Final Preparations
This morning a small team (me and two other volunteers) did most of the installing of the Belmar and the Railroad show. We ended up with about 35 pieces, not bad for a very specialized show and relatively short notice. However, there are still two empty areas. The big back wall (which last year held my Fourth of July series) will be used to show a computer printed image of the actual mural, at least as it exists now. And a short section of wall just outside the office will hold two things from the Belmar Historical Society. On Friday, I met with them and my contact gave me a handful of vintage rail schedules, going back as far as the 1930's. We have some frames leftover from a project last year, and it was suggested that I use them to show some of this stuff. An assortment of stuff in the frame was the idea, but with the condition that I couldn't tape or glue anything in place. After thinking about it for a few days, I got the idea to use strips of the same black construction paper I was given to back it, to make strips of paper that could be folded and wrapped around the back pages of the pamphlets, and then that could be glued to the backing, leaving the original documents untouched. I wouldn't go so far as to call it museum quality archival, but it will do for this brief show, and the schedules themselves are likely made from inexpensive paper with a bit of acid content.
So I brought all this stuff with me to the Boatworks this morning, figuring I'd use the table space there to put this together, as well as frame a large photo of the somewhat decrepit Belmar train station as it looked in 1986. However, the frame shop that had produced the frames I was going ot reuse had glued paper to the back, and when I cut that off the first one I found the metal points used to hole the backing in place spontaneously falling our of the frame. No way to deal with that problem there, so I took it all home again. I've been mostly using metal kit frames for decades, but once in a while I need to do something in a wood frame and I do have the tools. Inserting these flat style points is easy enough with a point gun- a magnetized surface holds the points in place, and squeezing the handle drives it into the wood frame. So after the glue had dried on my assembled schedule collection (above), I put it all back together in the frame (below). The frame for the single photo was from the same event, but a much better employee must have done that one, because the points were in solid, so I could just bend them up, swap out the content, and then bend them back into place- no gun required. The building is closed tomorrow, so I'll take them over on Wednesday morning, which is the official opening day, and hang them on their reserved hooks.

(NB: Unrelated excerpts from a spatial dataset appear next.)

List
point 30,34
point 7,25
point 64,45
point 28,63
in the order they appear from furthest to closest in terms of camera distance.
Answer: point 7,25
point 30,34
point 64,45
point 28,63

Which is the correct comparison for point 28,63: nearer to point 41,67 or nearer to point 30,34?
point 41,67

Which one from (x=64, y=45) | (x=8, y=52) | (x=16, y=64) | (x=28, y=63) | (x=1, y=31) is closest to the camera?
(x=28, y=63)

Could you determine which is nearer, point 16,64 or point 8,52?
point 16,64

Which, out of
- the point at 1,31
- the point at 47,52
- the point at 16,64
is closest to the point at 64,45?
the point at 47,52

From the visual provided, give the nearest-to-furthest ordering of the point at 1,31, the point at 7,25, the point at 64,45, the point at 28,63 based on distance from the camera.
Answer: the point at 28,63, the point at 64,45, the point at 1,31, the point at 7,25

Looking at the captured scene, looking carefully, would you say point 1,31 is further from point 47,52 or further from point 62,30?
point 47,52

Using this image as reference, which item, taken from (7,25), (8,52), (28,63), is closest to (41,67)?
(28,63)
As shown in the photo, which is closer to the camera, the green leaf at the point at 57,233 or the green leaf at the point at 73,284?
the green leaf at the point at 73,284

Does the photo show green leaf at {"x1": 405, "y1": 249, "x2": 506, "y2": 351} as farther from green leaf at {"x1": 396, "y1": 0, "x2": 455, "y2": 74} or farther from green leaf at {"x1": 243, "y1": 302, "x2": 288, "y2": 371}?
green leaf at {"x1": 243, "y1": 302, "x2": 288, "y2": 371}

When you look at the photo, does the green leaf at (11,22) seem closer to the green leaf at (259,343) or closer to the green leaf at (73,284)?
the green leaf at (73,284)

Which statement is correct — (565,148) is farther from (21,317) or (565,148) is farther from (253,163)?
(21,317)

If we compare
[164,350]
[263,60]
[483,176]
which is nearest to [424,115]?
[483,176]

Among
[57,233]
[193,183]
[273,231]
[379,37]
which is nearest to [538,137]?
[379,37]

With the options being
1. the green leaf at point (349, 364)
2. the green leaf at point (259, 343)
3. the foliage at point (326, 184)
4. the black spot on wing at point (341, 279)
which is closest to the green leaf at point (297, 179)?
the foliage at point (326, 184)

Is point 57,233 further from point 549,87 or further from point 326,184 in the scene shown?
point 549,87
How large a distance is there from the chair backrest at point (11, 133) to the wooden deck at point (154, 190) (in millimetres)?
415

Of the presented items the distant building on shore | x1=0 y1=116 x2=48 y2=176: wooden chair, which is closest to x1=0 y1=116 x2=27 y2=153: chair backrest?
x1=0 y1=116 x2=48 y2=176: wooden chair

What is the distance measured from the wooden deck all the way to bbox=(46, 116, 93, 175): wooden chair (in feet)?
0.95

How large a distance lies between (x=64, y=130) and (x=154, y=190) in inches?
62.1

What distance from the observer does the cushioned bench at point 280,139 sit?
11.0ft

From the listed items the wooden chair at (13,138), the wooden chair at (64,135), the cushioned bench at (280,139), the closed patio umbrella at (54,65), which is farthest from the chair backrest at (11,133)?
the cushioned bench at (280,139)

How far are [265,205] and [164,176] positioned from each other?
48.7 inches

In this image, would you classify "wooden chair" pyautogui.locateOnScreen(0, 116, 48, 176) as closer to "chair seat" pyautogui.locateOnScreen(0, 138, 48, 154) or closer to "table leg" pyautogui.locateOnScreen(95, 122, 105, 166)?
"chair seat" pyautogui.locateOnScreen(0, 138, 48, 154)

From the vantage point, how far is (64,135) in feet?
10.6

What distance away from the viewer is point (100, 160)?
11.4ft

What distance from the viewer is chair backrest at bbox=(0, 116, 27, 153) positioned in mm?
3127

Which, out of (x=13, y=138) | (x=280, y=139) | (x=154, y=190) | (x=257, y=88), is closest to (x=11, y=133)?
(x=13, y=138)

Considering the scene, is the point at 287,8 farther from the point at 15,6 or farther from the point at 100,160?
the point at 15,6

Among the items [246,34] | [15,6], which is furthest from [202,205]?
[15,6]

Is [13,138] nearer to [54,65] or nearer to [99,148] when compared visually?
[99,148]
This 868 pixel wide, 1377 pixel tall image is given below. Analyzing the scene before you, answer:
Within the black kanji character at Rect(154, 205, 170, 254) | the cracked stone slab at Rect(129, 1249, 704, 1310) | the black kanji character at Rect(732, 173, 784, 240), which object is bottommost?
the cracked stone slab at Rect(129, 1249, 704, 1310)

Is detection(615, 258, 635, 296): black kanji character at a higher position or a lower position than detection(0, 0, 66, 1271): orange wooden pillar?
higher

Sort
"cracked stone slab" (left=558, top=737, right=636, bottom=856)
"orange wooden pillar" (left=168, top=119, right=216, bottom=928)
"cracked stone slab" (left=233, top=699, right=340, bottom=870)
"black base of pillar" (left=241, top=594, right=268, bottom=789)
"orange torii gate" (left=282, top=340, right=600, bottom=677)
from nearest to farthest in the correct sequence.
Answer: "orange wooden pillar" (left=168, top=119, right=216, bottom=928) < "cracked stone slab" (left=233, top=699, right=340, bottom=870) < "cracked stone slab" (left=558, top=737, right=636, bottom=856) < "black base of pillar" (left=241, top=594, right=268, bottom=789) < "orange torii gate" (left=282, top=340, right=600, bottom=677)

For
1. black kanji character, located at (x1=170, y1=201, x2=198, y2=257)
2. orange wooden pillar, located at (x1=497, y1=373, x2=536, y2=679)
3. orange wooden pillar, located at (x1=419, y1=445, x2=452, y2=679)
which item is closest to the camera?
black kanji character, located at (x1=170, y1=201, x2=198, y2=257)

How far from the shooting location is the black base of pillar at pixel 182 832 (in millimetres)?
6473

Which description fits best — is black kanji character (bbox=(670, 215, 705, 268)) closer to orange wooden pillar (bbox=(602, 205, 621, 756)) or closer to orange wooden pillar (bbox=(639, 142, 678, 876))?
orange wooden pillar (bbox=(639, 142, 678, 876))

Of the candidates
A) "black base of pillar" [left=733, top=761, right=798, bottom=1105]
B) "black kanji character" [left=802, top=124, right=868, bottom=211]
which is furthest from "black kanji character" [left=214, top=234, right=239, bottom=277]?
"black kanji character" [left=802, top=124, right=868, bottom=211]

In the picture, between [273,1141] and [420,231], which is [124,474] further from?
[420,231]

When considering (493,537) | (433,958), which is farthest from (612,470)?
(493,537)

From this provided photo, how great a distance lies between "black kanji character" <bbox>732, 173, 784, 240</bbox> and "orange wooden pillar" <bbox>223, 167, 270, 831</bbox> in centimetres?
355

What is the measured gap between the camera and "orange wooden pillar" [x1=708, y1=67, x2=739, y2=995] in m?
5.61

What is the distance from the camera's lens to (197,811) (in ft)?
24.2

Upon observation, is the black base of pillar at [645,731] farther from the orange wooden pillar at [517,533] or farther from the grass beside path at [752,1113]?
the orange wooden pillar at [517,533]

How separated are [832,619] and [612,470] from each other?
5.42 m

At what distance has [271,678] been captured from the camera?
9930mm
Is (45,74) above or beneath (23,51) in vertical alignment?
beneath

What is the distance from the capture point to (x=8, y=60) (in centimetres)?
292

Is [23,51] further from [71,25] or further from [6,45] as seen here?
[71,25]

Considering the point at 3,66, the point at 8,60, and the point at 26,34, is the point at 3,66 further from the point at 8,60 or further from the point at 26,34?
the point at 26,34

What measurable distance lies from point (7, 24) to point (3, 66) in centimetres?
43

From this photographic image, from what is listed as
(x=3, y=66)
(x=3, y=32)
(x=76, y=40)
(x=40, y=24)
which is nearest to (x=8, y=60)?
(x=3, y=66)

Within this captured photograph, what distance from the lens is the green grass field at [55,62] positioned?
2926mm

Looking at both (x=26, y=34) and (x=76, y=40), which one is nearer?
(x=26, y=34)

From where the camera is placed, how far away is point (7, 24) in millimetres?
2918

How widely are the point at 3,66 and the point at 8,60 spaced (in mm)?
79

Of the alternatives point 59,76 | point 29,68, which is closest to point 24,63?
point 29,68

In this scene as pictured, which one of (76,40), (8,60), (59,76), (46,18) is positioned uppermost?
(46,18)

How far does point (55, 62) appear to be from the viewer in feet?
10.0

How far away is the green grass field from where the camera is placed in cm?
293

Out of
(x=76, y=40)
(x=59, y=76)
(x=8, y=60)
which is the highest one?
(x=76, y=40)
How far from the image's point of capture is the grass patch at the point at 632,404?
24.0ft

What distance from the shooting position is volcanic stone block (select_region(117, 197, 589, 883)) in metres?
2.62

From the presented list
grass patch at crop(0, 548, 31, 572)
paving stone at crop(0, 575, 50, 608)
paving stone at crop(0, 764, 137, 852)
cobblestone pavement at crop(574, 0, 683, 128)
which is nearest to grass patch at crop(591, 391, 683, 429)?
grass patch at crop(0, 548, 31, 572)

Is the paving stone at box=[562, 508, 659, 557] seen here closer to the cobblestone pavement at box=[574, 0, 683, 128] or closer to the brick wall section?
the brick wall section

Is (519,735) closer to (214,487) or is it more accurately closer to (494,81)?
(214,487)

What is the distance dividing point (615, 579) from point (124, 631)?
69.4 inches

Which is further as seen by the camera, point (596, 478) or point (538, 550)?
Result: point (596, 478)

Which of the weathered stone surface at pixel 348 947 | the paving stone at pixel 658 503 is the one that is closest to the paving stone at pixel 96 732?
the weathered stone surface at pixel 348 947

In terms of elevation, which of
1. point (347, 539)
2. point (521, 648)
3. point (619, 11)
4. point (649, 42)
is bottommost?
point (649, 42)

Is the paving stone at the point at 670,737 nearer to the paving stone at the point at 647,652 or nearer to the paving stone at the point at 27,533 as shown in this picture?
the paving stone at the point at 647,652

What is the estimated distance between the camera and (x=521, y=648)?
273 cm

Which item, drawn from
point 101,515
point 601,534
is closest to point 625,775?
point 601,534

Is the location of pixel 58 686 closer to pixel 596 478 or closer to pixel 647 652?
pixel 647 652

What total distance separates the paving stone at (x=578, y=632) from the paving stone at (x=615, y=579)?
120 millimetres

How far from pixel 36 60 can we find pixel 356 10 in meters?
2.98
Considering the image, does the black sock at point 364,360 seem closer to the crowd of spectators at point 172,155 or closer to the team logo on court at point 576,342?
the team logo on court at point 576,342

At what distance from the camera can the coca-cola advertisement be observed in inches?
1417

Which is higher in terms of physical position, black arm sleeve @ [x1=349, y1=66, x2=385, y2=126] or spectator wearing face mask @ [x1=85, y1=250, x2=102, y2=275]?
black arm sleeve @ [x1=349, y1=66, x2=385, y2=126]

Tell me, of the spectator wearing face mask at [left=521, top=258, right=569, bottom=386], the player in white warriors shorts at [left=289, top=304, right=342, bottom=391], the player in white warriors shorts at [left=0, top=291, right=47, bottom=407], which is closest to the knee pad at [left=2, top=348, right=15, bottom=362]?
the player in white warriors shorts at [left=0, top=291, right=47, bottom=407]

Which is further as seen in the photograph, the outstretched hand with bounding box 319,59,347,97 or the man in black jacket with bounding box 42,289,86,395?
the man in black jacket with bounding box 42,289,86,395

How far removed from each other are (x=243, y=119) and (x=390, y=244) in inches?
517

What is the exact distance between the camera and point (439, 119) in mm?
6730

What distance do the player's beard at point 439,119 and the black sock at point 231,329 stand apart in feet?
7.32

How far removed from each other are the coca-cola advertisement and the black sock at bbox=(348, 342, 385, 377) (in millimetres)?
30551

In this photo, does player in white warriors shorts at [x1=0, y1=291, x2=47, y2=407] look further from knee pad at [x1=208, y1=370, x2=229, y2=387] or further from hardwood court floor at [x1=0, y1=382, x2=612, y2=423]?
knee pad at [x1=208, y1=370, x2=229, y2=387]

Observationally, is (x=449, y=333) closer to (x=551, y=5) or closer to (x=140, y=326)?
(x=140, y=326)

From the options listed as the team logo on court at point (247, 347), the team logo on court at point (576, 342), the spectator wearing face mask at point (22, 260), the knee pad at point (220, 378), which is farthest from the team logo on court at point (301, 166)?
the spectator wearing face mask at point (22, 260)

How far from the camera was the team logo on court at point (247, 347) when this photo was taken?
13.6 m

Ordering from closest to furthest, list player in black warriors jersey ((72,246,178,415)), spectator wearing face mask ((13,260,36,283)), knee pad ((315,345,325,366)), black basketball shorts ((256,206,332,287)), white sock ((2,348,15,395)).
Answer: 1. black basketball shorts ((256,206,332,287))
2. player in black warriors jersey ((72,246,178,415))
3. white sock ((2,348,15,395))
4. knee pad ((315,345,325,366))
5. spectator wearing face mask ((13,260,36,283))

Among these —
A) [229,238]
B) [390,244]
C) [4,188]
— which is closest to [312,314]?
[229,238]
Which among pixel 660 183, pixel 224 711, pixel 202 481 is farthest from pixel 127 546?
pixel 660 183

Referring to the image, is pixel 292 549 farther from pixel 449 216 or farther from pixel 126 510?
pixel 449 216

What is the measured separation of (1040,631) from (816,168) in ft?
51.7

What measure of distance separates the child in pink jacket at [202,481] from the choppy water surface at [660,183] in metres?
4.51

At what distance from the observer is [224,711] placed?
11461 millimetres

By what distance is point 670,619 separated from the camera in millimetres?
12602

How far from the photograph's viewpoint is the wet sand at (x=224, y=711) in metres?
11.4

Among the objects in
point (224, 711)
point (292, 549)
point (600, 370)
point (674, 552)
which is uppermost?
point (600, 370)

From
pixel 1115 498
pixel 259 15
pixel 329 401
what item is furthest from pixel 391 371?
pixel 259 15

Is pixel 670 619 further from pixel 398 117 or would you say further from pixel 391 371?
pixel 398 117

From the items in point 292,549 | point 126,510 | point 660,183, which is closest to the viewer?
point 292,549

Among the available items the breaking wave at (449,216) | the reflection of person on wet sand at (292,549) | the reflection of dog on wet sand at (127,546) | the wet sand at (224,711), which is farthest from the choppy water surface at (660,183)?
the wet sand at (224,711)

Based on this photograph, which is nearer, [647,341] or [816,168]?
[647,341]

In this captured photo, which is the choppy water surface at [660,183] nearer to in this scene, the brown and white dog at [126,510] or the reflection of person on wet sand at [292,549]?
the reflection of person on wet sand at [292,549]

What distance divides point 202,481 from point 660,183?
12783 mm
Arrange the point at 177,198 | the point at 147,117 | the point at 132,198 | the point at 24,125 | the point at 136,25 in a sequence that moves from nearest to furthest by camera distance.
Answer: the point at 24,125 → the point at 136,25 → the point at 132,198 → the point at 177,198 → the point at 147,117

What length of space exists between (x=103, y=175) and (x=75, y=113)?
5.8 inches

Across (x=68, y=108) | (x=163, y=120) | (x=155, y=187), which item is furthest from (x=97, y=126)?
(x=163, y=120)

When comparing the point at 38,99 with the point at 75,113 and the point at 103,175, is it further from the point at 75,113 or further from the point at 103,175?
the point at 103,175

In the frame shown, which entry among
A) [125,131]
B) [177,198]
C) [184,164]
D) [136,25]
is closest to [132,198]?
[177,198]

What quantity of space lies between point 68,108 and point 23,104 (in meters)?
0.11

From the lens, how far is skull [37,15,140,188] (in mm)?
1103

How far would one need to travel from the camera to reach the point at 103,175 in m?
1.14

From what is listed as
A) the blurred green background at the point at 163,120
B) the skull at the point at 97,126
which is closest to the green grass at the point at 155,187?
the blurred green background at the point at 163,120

In the evening I went out to a kind of art function. Molly asked me to tell the critique group last week that this Monday she was beginning a series of art history themed lectures at the Spring Lake library, and invited us to come by, hinting that there may be opportunities for us there. I had never been there before. It's in a large brick building, which looks like it had been repurposed over the years. A somewhat convoluted path through rooms, doorways, and stairways finally led me to the upstairs room where Molly was holding her talk. A very large room, lots of architectural details, a mix of antique furniture, and a nice huge table in the middle, probably bigger than her whole house. Not surprisingly, it was a senior crowd, about 15 people. She did what she says she does to start her art history semesters, showing her own work to start a discussion about art in general, with dozens of examples of her work laid out. In the time before the event began she told me about some of the discussions she had with the library people, but I'll save those details until such time as they are closer to happening.